Condemnation is the term for the legal process instituted by an acquiring entity for the purpose of obtaining the real property rights necessary for a public improvement project.
Condemnation is a function of the legal principle of eminent domain, which provides government the right to acquire private property rights needed for public improvements. As a result, a state (and related entities such as cities, counties, local government entities and utility companies) potentially has the authority to condemn land. The question of authority, however, should not be assumed and requires close examination.
Generally, condemning entities are required by law to negotiate a purchase prior to resorting to the legal process to obtain real property rights.
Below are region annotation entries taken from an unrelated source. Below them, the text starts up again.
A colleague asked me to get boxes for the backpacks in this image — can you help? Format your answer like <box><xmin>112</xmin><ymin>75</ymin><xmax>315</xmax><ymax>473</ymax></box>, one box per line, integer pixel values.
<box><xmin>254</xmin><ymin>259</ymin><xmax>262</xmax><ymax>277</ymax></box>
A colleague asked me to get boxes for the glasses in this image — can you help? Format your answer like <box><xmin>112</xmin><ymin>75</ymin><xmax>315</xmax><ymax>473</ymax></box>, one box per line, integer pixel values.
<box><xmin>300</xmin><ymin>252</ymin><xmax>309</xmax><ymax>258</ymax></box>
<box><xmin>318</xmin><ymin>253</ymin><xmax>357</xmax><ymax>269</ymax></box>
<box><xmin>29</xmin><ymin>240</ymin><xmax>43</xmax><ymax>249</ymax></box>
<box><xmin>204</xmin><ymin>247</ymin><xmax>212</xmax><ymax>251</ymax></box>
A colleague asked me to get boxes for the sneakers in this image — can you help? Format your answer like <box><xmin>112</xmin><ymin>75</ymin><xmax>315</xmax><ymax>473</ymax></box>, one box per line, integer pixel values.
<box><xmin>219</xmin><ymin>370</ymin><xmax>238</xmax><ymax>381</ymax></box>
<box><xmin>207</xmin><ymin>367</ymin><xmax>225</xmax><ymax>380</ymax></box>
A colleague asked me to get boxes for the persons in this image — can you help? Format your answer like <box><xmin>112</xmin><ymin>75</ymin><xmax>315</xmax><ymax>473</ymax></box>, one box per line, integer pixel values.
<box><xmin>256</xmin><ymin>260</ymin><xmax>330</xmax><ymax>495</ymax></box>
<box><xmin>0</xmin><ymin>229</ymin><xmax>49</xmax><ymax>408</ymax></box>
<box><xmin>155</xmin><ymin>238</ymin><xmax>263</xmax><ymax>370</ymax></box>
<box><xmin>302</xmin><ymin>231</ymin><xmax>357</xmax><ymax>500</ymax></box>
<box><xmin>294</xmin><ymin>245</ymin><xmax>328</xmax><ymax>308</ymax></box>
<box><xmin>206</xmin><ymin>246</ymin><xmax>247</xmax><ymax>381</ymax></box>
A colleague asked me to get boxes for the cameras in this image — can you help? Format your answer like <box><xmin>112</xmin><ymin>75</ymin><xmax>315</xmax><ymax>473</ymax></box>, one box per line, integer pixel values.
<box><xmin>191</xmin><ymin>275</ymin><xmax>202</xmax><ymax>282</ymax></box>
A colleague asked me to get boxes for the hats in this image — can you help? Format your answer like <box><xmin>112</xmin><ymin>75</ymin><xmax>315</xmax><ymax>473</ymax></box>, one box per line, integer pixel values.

Usually this is accomplished by the acquiring entity obtaining an appraisal to determine possible land value. Next, a land acquisition agent (either working directly for the acquiring entity or for a subcontractor) will make contact with the landowner to explain the project, the real property rights needed and the offer.
Most often the acquiring entity will negotiate in an attempt to reach a compromise value for the real property rights needed for the project. Acquiring entities are not, however, generally required to negotiate and have satisfied their legal requirement once the appraised value has been extended.
If the project for which your real property rights are needed goes forward, you may receive a condemnation petition. Generally, you will be served with summons and process by a deputy sheriff who will file a document indicating when you received the documents.
At this stage, it is of the utmost importance that you seek the advice of an experienced eminent domain attorney. Service of process triggers the running of very important time limits and your rights may be lost if not protected very quickly!